I would like to highlight here the charting capabilities of ggplot, that are based on different layers containing geoms (lines, points, bars, etc). There is at least one “aesthetic mapping” that describes how variables in the data are mapped to geoms in the basic ggplot()
declaration. However, additional mappings can be defined in each layers.
We shall create a line chart, which shows the cumulative daily COVID-19 deaths in Visegrad countries, that are Czechia, Hungary, Poland and Slovakia with R’s ggplot package.
After some data wrangling (cf. this post) I have a data frame (a “tibble”), with 3 columns and as many rows as the time-series spans from 22th of January till the most recent date. Head of the df looks like this:
# A tibble: 6 x 3
1 country date deaths
2 <chr> <date> <dbl>
3 1 Hungary 2020-01-22 0
4 2 Slovakia 2020-01-23 0
5 3 Poland 2020-01-24 0
6 4 Czechia 2020-01-25 0
7 5 Hungary 2020-01-26 0
8 6 Slovakia 2020-01-27 0
First we define four custom colors for our lines and points that will be used by scale_color_manual()
.
mycolors <- c("#FF9700", "black", "red", "blue") # define 4 colours for the countries
Here comes x, y mapping (dates and number of deaths) and a group by country
. (Groupping means that we want multi-lines.) We shall have two layers: one for lines, and one for points. Each contains an aes()
mapped two groups.
p1 <- ggplot(df, aes(date, deaths, group = country))
p1 <- p1 + geom_line(aes(color = country, linetype = country), size = 2)

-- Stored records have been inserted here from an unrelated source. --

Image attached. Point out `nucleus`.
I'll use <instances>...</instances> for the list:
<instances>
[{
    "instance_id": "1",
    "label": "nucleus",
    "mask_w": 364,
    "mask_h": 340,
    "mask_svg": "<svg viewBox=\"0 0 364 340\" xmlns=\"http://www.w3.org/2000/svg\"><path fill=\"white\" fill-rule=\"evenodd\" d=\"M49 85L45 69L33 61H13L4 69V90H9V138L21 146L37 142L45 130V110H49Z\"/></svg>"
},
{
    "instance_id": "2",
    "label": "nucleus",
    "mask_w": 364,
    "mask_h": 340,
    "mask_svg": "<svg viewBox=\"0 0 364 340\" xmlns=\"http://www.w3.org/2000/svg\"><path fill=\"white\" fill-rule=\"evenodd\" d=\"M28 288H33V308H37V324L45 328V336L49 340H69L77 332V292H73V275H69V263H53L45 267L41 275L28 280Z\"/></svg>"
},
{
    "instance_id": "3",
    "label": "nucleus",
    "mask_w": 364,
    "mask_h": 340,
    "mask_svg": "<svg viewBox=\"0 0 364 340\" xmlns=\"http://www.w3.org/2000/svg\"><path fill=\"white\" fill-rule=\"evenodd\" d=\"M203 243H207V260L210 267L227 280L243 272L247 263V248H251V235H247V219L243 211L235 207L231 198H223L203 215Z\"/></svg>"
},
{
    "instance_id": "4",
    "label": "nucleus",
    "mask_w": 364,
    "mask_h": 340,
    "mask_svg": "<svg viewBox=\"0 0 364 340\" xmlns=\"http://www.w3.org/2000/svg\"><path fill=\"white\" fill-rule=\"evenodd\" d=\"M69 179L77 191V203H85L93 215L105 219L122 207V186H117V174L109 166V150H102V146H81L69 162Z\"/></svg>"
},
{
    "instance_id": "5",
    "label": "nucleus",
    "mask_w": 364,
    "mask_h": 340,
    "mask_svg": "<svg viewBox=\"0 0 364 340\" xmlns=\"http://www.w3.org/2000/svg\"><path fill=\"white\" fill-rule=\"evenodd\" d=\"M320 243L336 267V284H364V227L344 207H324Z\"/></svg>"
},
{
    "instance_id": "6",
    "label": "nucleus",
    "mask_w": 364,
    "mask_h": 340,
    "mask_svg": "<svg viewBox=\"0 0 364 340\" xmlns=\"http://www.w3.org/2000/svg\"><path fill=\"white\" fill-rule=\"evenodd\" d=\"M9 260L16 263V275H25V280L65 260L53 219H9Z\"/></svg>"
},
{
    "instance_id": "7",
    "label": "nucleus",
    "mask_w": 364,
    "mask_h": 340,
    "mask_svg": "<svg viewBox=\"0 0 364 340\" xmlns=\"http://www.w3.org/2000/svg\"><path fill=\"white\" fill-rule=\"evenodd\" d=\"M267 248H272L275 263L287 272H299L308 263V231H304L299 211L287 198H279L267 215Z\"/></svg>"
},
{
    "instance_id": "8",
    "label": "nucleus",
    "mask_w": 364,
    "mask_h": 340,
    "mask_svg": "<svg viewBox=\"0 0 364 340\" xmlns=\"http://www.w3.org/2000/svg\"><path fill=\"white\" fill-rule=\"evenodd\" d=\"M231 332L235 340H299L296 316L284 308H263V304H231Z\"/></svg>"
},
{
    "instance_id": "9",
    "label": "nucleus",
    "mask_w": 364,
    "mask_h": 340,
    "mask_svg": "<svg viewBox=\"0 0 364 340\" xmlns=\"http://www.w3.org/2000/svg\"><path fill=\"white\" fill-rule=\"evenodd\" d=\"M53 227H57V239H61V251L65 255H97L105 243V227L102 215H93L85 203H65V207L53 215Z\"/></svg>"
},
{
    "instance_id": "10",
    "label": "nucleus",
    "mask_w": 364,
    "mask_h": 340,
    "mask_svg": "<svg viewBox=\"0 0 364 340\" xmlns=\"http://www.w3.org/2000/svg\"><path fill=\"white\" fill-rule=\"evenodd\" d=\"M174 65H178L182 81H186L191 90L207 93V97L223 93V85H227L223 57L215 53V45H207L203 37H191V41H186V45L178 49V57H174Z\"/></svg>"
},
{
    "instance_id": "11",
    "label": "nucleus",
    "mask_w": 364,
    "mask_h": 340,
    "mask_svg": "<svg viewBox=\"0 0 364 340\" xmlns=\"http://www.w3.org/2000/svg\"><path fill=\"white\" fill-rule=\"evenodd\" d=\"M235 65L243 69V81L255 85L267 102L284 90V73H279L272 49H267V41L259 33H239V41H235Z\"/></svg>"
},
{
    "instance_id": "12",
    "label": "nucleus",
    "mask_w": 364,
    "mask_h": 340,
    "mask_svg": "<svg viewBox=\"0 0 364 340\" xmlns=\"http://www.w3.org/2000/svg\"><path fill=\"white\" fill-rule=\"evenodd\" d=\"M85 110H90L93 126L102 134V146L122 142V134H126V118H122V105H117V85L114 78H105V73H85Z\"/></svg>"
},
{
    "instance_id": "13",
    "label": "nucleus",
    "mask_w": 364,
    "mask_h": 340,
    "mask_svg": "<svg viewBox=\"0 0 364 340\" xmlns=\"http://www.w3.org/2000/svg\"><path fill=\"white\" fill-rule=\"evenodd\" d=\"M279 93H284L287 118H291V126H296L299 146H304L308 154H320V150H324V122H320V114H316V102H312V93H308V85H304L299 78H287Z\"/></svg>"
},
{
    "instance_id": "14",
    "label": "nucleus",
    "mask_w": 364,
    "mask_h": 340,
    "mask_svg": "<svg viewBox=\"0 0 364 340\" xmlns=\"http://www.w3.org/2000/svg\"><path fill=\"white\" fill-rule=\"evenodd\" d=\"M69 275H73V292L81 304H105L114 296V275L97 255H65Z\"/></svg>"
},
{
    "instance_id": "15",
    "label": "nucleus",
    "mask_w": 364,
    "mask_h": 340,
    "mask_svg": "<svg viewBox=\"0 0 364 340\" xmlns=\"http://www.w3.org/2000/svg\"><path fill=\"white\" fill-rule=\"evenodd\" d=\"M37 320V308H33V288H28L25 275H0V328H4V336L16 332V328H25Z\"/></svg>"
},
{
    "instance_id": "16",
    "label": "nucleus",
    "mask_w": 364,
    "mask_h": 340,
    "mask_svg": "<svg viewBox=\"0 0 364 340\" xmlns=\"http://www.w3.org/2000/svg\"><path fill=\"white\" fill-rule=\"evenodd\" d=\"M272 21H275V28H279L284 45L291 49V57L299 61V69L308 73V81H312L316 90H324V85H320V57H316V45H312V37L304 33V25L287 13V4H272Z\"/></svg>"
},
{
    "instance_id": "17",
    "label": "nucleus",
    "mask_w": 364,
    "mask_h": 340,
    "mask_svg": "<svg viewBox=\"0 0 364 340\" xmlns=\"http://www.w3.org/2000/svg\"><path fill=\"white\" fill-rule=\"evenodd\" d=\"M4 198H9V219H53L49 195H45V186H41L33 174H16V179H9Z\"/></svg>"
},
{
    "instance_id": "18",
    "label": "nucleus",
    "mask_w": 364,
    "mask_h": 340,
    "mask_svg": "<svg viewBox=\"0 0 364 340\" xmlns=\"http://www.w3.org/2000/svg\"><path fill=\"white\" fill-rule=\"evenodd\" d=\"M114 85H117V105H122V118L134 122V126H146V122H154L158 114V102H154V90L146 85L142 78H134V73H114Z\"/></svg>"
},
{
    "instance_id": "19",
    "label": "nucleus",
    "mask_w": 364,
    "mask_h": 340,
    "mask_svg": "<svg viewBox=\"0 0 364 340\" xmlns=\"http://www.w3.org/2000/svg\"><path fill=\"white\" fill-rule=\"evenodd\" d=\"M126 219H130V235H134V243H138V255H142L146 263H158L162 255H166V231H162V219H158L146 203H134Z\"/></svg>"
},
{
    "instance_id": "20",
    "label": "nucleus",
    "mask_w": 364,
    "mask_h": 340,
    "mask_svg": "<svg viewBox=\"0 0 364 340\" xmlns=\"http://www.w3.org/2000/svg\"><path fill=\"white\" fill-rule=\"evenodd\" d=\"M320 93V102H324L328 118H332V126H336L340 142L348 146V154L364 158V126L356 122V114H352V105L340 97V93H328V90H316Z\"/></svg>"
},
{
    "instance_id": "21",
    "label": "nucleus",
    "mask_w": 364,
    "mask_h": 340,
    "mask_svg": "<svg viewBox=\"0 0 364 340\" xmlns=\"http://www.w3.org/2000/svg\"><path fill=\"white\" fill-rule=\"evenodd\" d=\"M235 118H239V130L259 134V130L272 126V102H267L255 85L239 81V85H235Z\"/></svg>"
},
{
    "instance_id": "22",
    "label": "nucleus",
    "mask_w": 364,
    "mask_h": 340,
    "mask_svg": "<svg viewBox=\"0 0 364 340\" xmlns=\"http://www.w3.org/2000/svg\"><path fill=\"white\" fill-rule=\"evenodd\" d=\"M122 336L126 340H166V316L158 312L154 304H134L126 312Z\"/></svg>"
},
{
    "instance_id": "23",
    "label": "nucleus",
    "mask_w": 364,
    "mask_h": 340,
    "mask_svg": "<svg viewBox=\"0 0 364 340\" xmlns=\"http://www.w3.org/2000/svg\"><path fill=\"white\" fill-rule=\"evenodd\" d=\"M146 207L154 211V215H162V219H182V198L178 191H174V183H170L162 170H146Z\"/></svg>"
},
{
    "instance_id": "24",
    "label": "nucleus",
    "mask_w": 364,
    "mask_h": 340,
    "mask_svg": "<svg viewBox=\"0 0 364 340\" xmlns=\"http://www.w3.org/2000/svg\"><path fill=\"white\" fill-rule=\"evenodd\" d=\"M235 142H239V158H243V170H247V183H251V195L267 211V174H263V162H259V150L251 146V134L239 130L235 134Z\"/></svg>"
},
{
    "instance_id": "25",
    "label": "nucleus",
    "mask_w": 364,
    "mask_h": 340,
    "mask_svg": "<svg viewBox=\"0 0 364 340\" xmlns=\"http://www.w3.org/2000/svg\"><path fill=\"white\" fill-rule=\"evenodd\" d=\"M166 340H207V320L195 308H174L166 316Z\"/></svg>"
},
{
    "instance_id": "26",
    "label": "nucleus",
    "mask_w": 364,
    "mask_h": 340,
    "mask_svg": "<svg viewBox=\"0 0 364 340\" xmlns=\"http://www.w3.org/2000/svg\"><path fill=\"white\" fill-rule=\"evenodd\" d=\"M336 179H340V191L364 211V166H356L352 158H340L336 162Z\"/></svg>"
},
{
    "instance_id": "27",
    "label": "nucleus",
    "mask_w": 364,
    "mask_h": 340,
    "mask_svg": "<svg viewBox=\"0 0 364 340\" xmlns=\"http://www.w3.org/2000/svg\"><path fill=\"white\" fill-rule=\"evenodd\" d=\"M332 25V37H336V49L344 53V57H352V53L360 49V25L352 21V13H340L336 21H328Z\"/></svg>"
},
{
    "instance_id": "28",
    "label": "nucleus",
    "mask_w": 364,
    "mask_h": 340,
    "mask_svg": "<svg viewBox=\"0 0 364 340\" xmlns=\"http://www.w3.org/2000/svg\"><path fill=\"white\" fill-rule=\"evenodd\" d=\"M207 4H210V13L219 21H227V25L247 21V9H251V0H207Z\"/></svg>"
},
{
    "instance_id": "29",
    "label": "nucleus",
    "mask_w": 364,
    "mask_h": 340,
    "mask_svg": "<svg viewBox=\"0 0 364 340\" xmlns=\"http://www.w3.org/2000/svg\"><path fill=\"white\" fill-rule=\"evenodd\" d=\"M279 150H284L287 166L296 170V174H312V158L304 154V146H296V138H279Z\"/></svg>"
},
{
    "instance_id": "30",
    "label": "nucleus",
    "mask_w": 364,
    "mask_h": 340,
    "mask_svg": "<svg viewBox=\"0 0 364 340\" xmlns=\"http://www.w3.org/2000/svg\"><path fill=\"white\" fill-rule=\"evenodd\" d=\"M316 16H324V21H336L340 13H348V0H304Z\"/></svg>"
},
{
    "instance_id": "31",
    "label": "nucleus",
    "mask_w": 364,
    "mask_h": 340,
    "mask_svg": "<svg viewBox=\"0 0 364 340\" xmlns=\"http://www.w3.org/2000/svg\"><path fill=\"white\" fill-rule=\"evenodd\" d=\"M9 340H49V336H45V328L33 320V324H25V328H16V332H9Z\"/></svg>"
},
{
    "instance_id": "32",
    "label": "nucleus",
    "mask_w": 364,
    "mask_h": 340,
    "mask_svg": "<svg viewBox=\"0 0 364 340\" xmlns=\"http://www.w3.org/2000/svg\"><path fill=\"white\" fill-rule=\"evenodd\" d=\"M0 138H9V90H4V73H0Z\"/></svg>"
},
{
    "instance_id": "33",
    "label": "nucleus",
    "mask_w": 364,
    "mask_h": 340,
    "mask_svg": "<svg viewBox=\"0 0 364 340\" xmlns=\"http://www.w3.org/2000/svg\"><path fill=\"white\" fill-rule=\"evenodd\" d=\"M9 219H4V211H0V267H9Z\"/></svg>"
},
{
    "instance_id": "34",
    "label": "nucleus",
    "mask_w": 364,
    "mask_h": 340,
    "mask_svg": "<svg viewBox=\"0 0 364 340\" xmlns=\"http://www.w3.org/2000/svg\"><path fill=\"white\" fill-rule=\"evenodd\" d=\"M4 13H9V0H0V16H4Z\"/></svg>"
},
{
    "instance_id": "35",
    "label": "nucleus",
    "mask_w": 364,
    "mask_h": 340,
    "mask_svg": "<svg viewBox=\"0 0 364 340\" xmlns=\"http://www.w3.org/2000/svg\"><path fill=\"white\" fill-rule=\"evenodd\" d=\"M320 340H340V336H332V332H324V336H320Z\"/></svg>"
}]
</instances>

p1 <- p1 + geom_point(aes(shape = country, color = country), size = 4)
We add some ricing here:
p1 <- p1 + scale_color_manual(values = mycolors)
p1 <- p1 + scale_linetype_manual(values =
c("solid", "twodash", "solid", "longdash")) # custom linetype
p1 <- p1 + theme(legend.position = "top", legend.title = element_blank()) # move legend to top
p1 <- p1 + theme(text = element_text(family = "Ubuntu Mono", size = 12)) # custom TTF font with extrafonts pkg
Then we add labels and limit the x-scale (date
) range:
p1 <- p1 + labs(title = "Number of COVID deaths in V4 countries",
subtitle = "Cumulative numbers",
caption = "Data source: JHU")
p1 <- p1 + xlim(x = c(Sys.Date() - 60, NA)) # x scale range: previous 60 days
p1
That’s all. The Rscript file is here.